Task instructions ▸ Locate the line that contains "Among these items" in the entries below. Retype it and all following lines through the final one, character for character.

....

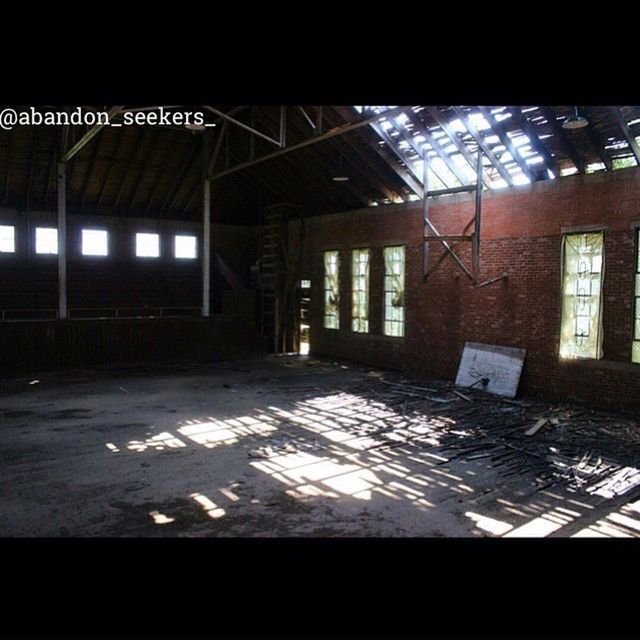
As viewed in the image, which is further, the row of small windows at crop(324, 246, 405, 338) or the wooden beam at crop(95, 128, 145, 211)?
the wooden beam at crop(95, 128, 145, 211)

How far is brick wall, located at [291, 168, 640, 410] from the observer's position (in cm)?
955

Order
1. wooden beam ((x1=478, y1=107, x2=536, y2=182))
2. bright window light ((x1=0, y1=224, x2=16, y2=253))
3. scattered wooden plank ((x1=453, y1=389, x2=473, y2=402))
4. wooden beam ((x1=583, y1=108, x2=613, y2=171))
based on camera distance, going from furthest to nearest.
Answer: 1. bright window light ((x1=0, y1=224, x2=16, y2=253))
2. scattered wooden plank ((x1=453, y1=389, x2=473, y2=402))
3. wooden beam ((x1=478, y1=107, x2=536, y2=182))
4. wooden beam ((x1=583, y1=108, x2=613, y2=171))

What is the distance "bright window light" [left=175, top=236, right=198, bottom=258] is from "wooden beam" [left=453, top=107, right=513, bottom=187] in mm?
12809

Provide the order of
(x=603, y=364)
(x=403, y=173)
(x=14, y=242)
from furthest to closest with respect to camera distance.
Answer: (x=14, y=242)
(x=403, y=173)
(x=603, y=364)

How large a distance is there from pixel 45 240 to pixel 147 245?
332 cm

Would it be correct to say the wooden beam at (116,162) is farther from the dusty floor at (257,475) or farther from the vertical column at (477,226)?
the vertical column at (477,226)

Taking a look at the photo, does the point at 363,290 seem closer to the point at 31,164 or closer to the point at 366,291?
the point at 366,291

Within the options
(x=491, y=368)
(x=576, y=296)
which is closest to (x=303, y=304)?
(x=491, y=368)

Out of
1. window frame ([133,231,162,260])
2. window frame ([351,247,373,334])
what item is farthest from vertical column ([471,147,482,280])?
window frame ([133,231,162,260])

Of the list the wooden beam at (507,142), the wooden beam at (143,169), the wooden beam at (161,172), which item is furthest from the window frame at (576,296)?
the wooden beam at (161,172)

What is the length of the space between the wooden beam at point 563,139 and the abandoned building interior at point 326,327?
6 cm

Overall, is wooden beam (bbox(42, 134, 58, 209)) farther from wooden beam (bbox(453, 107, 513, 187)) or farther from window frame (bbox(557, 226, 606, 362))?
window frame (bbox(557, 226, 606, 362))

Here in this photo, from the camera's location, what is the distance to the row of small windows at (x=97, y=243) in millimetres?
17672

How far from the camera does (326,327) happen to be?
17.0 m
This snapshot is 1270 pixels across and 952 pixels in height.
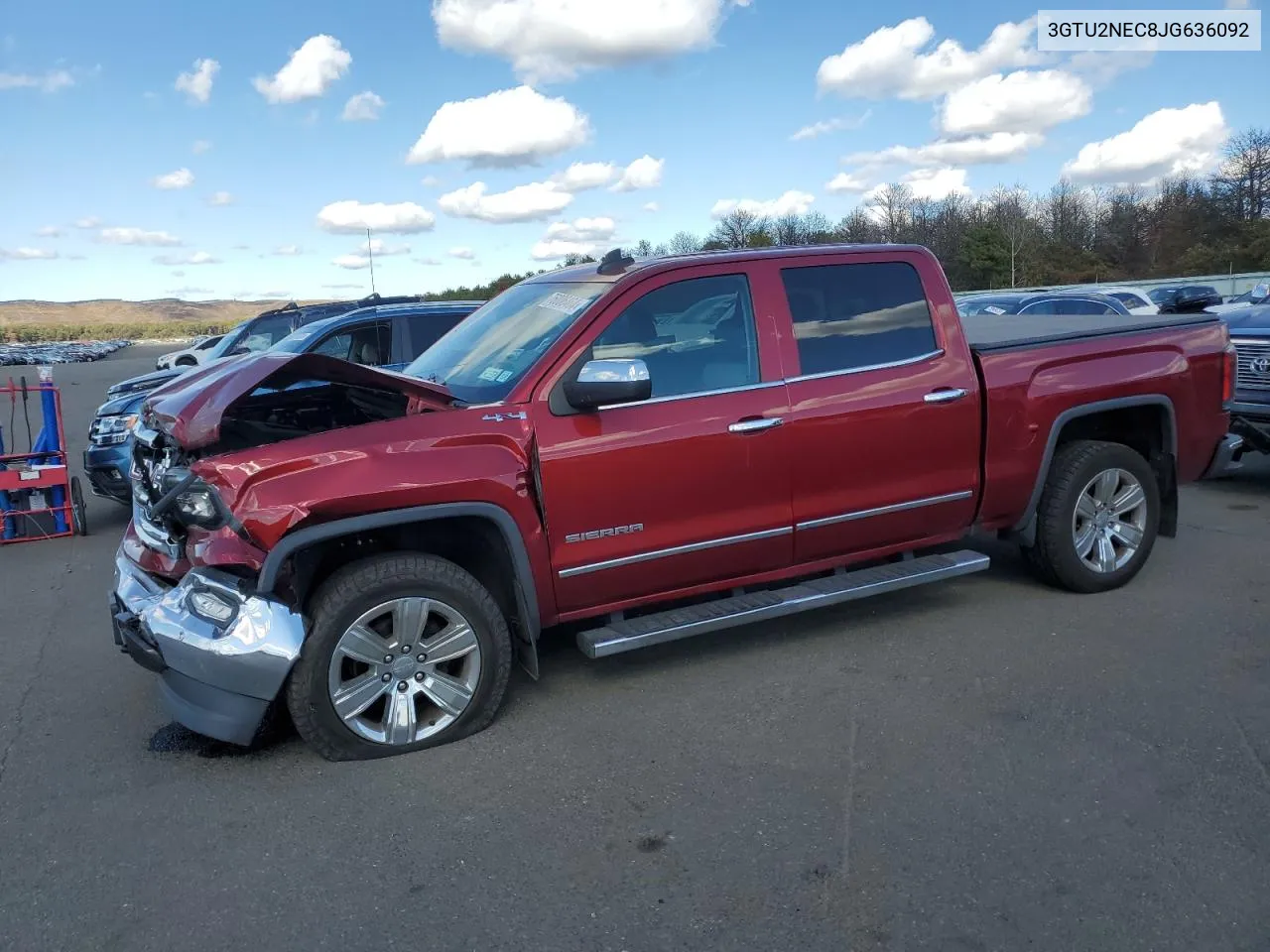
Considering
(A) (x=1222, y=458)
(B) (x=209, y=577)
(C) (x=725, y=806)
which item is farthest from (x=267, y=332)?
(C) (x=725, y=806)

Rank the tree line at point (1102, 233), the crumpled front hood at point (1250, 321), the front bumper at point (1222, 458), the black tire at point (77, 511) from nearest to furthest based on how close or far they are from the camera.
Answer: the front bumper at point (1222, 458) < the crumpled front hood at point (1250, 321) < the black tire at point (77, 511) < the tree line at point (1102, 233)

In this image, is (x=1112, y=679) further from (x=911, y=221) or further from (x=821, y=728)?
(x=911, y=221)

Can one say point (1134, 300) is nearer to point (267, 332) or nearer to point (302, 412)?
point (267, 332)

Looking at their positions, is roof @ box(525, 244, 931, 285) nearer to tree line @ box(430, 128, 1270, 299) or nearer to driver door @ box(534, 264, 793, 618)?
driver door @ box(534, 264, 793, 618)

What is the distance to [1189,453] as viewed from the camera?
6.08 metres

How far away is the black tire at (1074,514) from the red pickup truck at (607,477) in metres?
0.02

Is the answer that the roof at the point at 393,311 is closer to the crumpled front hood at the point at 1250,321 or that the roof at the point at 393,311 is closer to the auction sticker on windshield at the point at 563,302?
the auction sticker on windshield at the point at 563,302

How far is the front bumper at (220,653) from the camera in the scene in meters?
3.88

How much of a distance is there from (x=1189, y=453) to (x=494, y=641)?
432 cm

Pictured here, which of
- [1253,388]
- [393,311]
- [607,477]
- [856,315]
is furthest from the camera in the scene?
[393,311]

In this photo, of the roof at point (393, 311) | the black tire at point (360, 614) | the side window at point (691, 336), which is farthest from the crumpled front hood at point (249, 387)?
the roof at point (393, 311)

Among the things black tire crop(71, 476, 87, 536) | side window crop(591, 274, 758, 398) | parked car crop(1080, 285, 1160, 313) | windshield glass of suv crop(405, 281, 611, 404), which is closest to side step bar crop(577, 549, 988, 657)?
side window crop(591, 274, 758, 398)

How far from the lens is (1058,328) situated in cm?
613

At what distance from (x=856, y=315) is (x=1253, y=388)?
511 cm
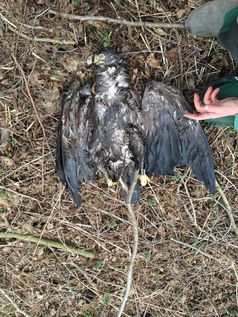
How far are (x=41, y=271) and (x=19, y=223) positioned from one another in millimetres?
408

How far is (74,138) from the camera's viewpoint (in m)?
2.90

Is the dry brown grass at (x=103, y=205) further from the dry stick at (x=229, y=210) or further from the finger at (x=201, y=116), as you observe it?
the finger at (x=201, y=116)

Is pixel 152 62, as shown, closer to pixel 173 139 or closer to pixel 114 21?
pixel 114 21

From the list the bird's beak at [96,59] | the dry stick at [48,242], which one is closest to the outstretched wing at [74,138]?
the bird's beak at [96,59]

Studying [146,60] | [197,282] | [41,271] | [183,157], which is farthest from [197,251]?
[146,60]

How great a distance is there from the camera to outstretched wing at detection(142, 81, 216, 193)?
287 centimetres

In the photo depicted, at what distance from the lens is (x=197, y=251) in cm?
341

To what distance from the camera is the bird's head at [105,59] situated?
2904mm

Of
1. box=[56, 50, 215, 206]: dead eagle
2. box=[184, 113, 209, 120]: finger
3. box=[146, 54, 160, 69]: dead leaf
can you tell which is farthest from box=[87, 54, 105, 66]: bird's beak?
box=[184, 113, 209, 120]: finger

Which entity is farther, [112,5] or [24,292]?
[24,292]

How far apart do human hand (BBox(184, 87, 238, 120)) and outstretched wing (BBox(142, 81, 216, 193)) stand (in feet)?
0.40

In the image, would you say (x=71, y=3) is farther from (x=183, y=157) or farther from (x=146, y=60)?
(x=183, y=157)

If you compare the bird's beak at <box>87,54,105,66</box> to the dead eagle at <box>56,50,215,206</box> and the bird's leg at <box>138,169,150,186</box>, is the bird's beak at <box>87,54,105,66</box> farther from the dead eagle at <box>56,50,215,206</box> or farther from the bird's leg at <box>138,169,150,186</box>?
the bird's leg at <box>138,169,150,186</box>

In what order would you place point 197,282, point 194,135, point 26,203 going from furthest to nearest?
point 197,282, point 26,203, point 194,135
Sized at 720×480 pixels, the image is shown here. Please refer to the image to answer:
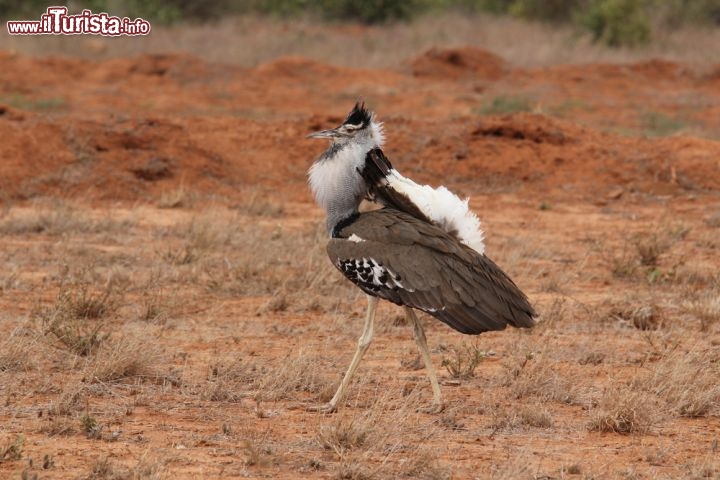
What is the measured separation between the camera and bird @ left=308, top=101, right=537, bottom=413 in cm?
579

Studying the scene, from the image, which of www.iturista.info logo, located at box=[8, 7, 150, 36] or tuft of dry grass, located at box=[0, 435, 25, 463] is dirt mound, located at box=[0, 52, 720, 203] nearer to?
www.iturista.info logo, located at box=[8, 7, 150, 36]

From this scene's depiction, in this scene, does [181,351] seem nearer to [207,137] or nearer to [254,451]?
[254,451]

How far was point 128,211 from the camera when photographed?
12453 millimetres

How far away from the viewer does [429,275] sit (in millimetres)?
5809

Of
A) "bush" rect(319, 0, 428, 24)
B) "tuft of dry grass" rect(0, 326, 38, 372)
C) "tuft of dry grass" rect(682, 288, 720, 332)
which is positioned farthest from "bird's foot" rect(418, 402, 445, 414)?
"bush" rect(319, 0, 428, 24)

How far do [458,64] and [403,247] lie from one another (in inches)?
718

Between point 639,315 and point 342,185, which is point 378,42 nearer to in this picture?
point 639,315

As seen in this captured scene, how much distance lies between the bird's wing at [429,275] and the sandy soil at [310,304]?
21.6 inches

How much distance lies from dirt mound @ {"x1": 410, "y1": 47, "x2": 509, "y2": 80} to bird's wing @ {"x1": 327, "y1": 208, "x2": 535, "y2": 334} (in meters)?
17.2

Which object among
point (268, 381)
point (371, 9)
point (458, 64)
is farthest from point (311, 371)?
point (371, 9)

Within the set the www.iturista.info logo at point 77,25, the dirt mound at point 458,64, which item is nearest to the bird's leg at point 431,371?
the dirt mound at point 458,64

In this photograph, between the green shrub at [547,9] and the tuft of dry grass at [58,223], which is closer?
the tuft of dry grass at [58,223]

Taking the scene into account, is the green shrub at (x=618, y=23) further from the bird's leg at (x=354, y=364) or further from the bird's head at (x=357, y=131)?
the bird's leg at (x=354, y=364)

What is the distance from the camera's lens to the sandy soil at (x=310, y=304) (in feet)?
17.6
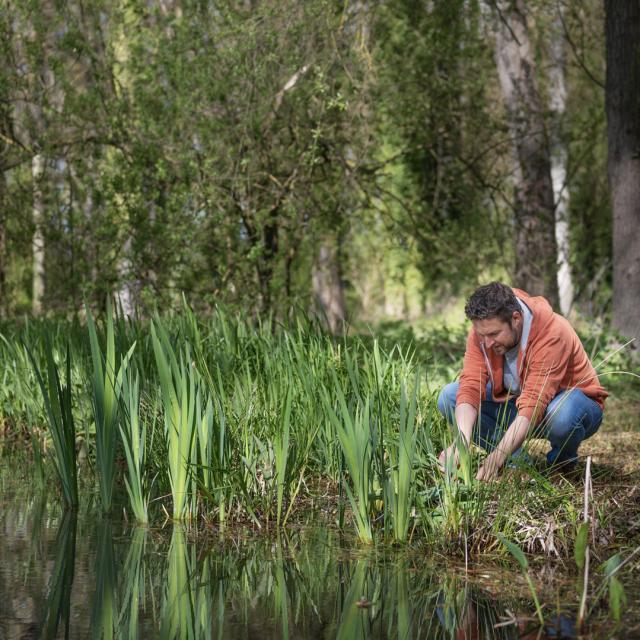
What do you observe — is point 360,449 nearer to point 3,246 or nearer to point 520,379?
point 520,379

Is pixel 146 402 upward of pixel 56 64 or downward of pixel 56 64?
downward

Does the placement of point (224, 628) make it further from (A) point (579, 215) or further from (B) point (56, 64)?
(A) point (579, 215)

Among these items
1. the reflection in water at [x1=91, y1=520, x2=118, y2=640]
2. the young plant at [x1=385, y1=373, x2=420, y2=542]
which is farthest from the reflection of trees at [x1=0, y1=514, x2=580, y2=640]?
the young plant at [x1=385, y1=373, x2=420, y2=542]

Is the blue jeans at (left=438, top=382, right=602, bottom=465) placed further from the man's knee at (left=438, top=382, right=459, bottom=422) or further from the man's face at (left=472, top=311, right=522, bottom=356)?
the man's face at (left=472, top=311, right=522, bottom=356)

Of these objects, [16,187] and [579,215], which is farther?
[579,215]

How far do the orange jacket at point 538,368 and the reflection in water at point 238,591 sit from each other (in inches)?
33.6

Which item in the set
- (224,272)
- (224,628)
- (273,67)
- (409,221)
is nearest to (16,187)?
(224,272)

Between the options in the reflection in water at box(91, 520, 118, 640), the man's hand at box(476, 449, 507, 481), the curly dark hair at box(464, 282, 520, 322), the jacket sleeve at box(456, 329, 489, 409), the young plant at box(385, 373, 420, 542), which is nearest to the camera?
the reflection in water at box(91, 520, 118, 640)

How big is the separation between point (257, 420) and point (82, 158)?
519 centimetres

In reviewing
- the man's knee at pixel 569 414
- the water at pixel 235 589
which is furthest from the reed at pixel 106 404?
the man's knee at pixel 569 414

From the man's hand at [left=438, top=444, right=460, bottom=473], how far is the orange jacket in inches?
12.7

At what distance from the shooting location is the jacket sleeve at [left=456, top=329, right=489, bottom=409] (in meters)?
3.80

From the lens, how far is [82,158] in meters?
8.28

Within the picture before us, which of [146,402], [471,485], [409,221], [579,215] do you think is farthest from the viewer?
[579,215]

....

Result of this task ▸
Among these items
1. the reflection in water at [x1=91, y1=520, x2=118, y2=640]
2. the young plant at [x1=385, y1=373, x2=420, y2=542]
which is farthest from the reflection of trees at [x1=0, y1=514, x2=580, y2=640]?
the young plant at [x1=385, y1=373, x2=420, y2=542]

Is the blue jeans at (left=438, top=382, right=602, bottom=465) placed further from the man's knee at (left=438, top=382, right=459, bottom=422) or further from the man's face at (left=472, top=311, right=522, bottom=356)?
the man's face at (left=472, top=311, right=522, bottom=356)

Of these objects, [16,187] and [579,215], which is farther?
[579,215]

How far do the orange jacket at point 538,368 and the reflection in water at point 238,591 sit from each other (in inches)?
33.6

Which item in the set
- (224,272)
- (224,628)
- (273,67)
- (409,221)
is nearest to (16,187)?
(224,272)

Between the options in the reflection in water at box(91, 520, 118, 640), the man's hand at box(476, 449, 507, 481), the curly dark hair at box(464, 282, 520, 322), the jacket sleeve at box(456, 329, 489, 409), the young plant at box(385, 373, 420, 542), which is nearest to the camera?
the reflection in water at box(91, 520, 118, 640)

How big is the separation between point (257, 420) and point (82, 158)?
519 centimetres

In reviewing
- the man's knee at pixel 569 414
- the water at pixel 235 589
which is furthest from the reed at pixel 106 404?
the man's knee at pixel 569 414

From the man's hand at [left=438, top=444, right=460, bottom=473], how far is the orange jacket in inches?
12.7

At what distance from the shooting location is the jacket sleeve at [left=456, top=329, right=489, bottom=409] (in meters)?
3.80

From the lens, how far is [82,158] in meters?
8.28

Within the picture before us, which of [146,402], [471,485], [409,221], [579,215] do you think is farthest from the viewer?
[579,215]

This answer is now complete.